EXERCISE 1 ▸ Name every type of analysis that the correspondence analysis text below mentions.
EXERCISE 2 ▸ Summarize the correspondence analysis text below in two sentences.
EXERCISE 3 ▸ From the correspondence analysis text below, reproduce word for word the passage starting at "Correspondence analysis (CA)" and ending at "(symmetric) correspondence analysis.".

TEXT SECTION ▸
= Correspondence analysis =

Statistical technique

Correspondence analysis (CA) is a multivariate statistical technique proposed by Herman Otto Hartley (Hirschfeld) and later developed by Jean-Paul Benzécri. It is conceptually similar to principal component analysis, but applies to categorical rather than continuous data. In a manner similar to principal component analysis, it provides a means of displaying or summarising a set of data in two-dimensional graphical form. Its aim is to display in a biplot any structure hidden in the multivariate setting of the data table. As such it is a technique from the field of multivariate ordination. Since the variant of CA described here can be applied either with a focus on the rows or on the columns it should in fact be called simple (symmetric) correspondence analysis.

INPUT DATA ▸
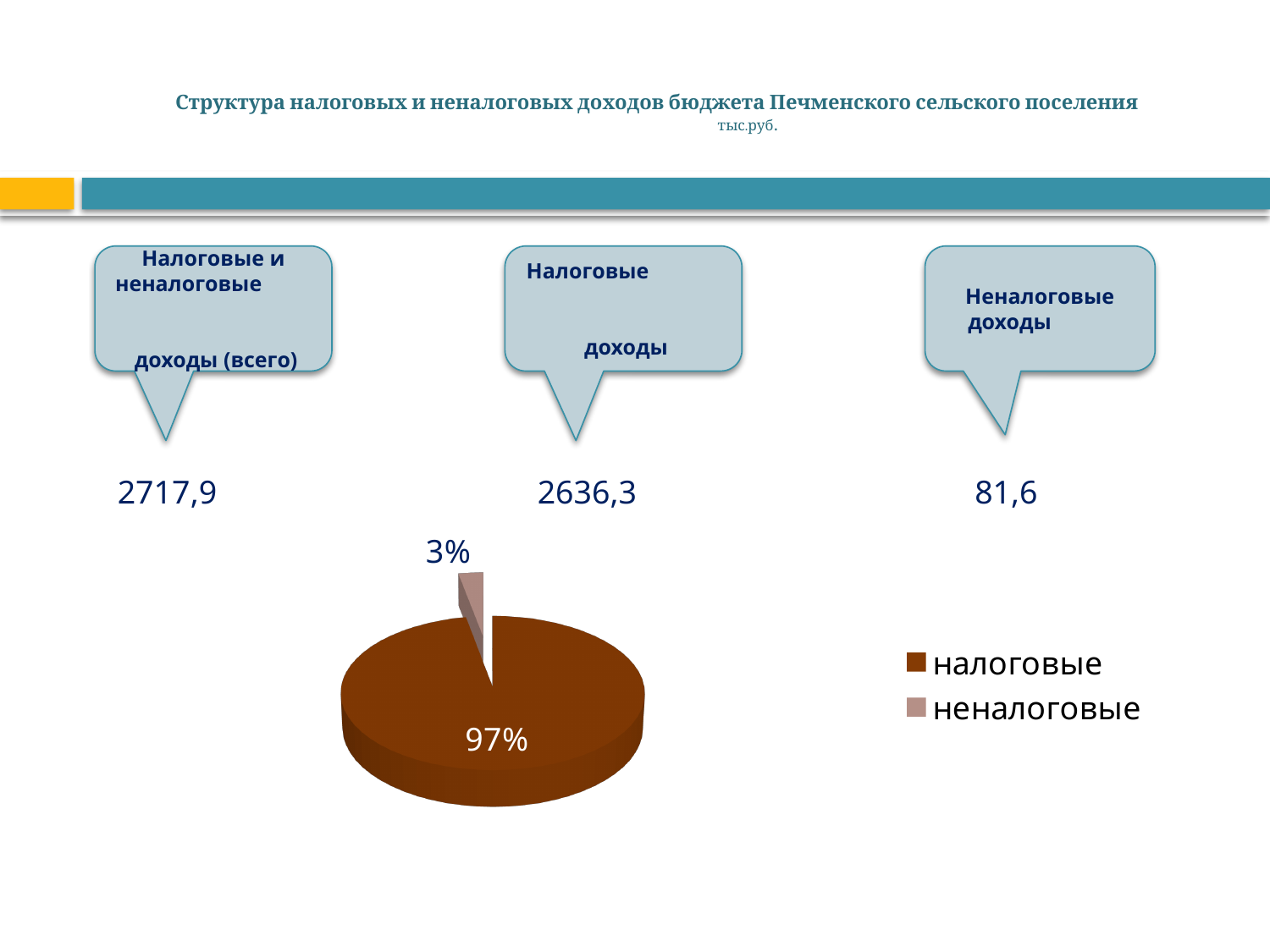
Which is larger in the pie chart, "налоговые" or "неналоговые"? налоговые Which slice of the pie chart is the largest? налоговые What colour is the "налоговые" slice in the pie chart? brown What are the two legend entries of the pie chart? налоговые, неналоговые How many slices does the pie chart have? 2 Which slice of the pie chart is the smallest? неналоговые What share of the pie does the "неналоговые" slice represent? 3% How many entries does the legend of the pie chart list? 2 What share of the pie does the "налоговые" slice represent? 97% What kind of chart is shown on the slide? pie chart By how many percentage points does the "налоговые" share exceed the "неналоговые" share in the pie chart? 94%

==

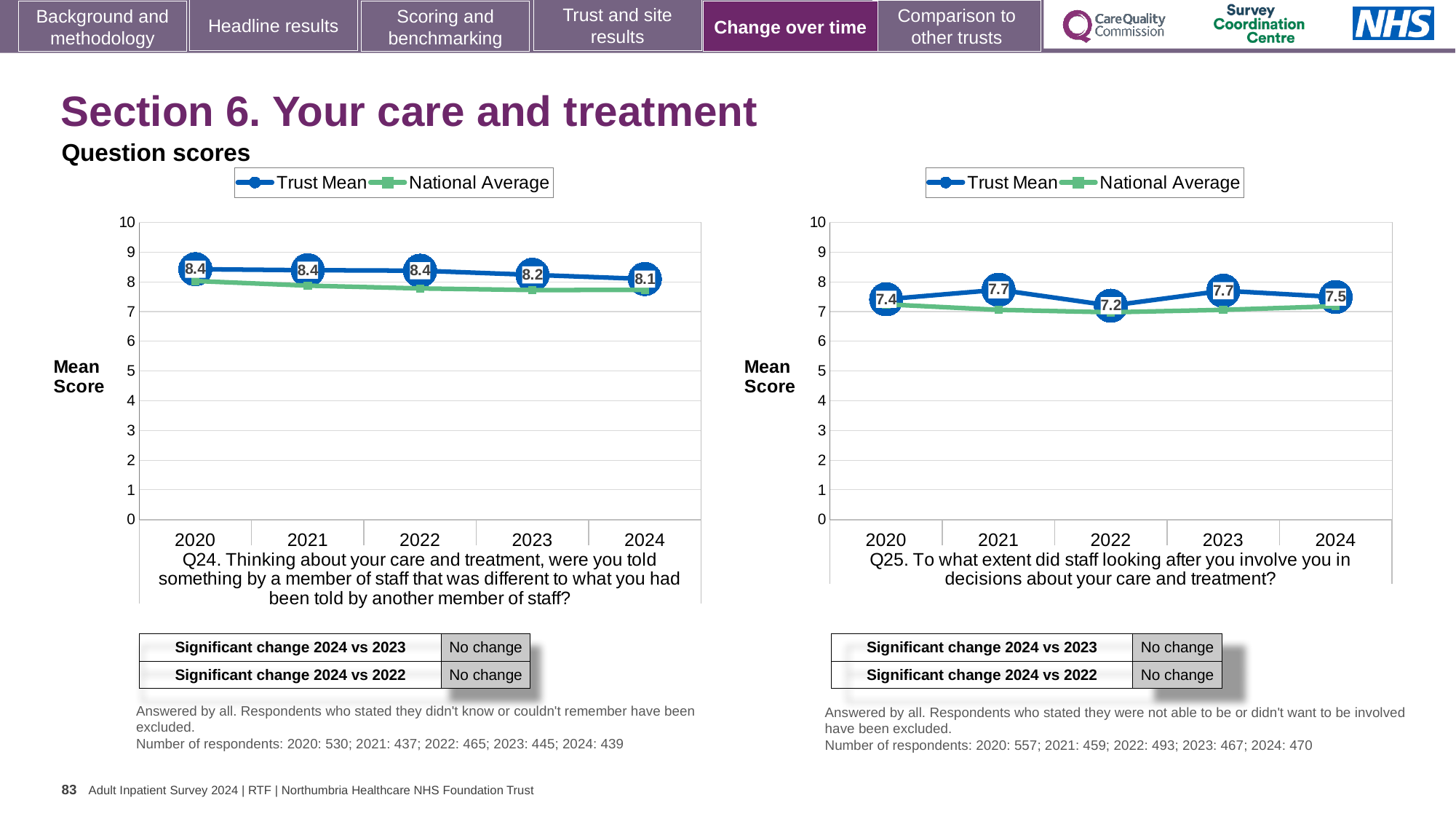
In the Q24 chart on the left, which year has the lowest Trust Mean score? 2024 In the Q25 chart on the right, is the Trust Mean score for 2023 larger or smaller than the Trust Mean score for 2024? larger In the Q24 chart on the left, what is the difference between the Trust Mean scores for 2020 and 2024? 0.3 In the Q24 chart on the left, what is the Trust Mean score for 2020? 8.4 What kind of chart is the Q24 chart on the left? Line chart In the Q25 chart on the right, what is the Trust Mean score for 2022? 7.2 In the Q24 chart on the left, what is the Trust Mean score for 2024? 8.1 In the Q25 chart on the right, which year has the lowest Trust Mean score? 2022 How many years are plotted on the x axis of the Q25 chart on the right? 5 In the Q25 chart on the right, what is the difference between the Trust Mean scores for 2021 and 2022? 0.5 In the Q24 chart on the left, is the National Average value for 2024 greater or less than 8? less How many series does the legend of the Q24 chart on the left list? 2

EXPECTED ANSWER 1 ▸
- Correspondence analysis (CA)
- Principal component analysis
- Simple (symmetric) correspondence analysis

EXPECTED ANSWER 2 ▸ Correspondence analysis is a multivariate statistical technique, proposed by Herman Otto Hartley (Hirschfeld) and developed by Jean-Paul Benzécri, that resembles principal component analysis but works on categorical data. It shows a data table in two-dimensional graphical form, aiming to reveal hidden structure in a biplot, and because the variant described can focus on either rows or columns, it should be called simple (symmetric) correspondence analysis.

EXPECTED ANSWER 3 ▸
Correspondence analysis (CA) is a multivariate statistical technique proposed by Herman Otto Hartley (Hirschfeld) and later developed by Jean-Paul Benzécri. It is conceptually similar to principal component analysis, but applies to categorical rather than continuous data. In a manner similar to principal component analysis, it provides a means of displaying or summarising a set of data in two-dimensional graphical form. Its aim is to display in a biplot any structure hidden in the multivariate setting of the data table. As such it is a technique from the field of multivariate ordination. Since the variant of CA described here can be applied either with a focus on the rows or on the columns it should in fact be called simple (symmetric) correspondence analysis.